*TEXTO DADO*.
________________________________________

«Aqui vai o Rambóia Figueiredo, que passa na rua e não tem medo!» Era este o pregão matinal ouvido diariamente, lançado pelo Rambóia, cruzando a calçada aos ziguezagues desde a taberna do Zé Manel Cordeiro até à Sant’Ófêmia, onde morava.

Diariamente, logo pela manhã, chovesse ou fizesse sol, houvesse trabalho à espera ou estivesse de folga, descia a pé de sua casa até à taberna do Cordeiro para matar o bicho. E que bicho seria aquele que não havia meio de morrer?!
Será que já tinha tentado matar o bicho na terra donde viera, Pezinho-Caria?
Aparecera em Quadrazais como ceifeiro, tendo começado no Alcambar para o Carrapatinho. Acabado aí o serviço, veio para o povo. Dormia, por caridade, num palheiro de minha avó.
Revelou ser homem honesto quando se opôs a uma acção de um conterrâneo que, dormindo com ele no palheiro, a seu pedido apresentado à dona, entrou na taberna de minha bisavó e retirou todo o dinheiro de uma cestinha.
Queixou-se minha bisavó ao Rambóia. Este fez ir o colega ao palheiro, deu-lhe umas bengaladas e obrigou-o a devolver o dinheiro roubado. A modo de prémio, ele continuou no palheiro, o colega teve de procurar outro poiso.

________________________________________

Registos de um conjunto de dados:
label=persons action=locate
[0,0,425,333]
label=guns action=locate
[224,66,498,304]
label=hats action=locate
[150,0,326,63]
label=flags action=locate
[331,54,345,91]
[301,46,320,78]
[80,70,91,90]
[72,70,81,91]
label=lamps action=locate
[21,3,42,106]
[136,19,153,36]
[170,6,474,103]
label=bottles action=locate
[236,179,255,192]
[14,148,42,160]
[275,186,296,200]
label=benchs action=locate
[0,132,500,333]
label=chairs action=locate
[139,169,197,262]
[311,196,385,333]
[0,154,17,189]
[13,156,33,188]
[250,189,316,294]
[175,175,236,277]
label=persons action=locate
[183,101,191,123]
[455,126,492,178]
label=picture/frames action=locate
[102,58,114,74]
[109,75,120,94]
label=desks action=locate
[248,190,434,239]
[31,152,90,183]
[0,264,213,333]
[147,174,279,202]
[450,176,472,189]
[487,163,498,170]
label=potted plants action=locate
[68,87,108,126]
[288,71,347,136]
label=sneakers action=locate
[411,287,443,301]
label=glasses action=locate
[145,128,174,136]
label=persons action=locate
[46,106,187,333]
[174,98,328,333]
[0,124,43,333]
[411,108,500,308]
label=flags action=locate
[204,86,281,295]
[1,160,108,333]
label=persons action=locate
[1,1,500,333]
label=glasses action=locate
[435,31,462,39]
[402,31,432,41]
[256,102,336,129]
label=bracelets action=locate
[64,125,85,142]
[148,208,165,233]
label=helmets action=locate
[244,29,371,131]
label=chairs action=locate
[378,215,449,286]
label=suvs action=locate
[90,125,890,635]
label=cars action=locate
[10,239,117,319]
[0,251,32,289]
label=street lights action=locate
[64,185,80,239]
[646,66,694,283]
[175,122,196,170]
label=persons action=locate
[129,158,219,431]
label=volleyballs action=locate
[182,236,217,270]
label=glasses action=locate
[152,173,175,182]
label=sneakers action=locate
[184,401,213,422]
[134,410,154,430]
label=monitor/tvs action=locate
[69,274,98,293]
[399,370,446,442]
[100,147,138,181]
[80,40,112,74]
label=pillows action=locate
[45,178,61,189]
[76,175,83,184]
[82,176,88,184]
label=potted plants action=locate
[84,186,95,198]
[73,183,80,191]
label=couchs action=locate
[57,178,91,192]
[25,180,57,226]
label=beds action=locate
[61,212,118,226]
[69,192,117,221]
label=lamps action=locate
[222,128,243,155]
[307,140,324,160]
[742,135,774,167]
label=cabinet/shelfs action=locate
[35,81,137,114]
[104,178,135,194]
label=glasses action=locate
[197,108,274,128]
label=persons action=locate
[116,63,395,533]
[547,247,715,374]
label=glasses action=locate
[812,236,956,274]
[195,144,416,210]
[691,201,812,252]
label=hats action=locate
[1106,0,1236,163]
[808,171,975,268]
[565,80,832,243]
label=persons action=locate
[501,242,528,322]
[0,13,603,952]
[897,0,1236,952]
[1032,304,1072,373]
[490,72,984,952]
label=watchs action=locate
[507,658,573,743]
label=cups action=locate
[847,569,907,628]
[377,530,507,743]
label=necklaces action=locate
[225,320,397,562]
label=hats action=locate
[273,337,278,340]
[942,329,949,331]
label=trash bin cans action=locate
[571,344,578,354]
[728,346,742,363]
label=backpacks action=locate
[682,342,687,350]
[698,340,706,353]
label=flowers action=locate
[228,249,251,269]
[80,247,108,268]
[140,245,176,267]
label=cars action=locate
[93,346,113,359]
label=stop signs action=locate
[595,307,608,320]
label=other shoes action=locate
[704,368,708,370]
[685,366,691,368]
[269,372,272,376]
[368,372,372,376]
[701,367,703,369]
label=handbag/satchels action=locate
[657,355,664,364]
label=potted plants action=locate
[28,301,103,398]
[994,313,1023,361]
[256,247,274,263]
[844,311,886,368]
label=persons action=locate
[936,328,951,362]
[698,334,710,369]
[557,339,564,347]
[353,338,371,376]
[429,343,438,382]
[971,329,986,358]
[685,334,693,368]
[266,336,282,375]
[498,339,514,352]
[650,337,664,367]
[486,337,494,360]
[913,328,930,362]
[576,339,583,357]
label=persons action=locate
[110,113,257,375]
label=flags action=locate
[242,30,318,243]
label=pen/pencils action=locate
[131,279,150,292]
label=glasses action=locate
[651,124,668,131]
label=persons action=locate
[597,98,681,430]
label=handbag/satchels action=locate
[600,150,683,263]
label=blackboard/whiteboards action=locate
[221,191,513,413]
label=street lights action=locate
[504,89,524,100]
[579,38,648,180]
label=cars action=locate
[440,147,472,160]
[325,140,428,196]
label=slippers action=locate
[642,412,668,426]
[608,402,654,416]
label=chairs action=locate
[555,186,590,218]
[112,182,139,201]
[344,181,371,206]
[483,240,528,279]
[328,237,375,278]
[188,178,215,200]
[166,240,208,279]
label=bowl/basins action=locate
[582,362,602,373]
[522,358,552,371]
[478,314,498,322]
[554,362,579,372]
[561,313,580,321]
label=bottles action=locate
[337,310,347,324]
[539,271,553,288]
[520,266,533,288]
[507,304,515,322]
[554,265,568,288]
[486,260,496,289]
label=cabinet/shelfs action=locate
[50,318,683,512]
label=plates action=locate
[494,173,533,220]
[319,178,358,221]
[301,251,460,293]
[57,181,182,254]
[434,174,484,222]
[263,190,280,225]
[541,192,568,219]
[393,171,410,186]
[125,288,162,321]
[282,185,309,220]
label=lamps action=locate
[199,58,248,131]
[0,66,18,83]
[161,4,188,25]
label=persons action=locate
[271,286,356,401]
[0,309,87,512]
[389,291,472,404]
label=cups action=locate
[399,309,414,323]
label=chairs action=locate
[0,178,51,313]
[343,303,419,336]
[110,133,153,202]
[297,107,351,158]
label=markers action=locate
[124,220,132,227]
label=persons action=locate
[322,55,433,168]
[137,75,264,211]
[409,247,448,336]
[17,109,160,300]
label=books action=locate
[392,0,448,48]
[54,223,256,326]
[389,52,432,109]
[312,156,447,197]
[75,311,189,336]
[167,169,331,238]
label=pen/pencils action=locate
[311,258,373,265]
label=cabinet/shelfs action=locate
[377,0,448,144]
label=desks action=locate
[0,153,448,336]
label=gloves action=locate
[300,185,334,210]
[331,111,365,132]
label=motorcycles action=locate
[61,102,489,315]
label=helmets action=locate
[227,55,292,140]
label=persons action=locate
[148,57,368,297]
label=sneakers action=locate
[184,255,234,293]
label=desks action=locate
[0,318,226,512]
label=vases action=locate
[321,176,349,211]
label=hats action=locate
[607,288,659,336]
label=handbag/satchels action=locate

________________________________________

*TAREFAS*.
- A) No texto sobre o Rambóia, onde é que ele morava?
- B) Pega no texto sobre o Rambóia e continua-o a partir da última frase.
O material não serve para nada aqui.

*RESPOSTAS*.
- A) Na Sant’Ófêmia.

- B)
Não sei se foi por provar a aguardente de Quadrazais e achar que esta era capaz de matar melhor o bicho que a da sua terra que acabou por ficar por Quadrazais. Muitos de fora já tinham feito o mesmo, que quem bebia água da fonte pública casava na terra, ainda que tivesse de pagar a patenta. Mas o Rambóia achava que beber a água da fonte criava rãs no estômago e casar já não precisava. Já tinha mulher de Alcaria.
Como sabia de carpintaria, começou por ajudar o Jaquim Ramos-pai, de Pêga, metendo mãos à obra nesse ofício que os quadrazenhos não queriam. Beneficiava das ferramentas do patrão, que ele não possuía. Foi-as adquirindo e começou a trabalhar por conta própria.
Quantas copas de aguardente bebia?! Não sei, que nunca as contei. Mas que o bicho custava a matar, isso era verdade pura, sem contestação. Veja-se o efeito:
– Eu sou o Rambóia Figueiredo, que passa na rua e não tem medo!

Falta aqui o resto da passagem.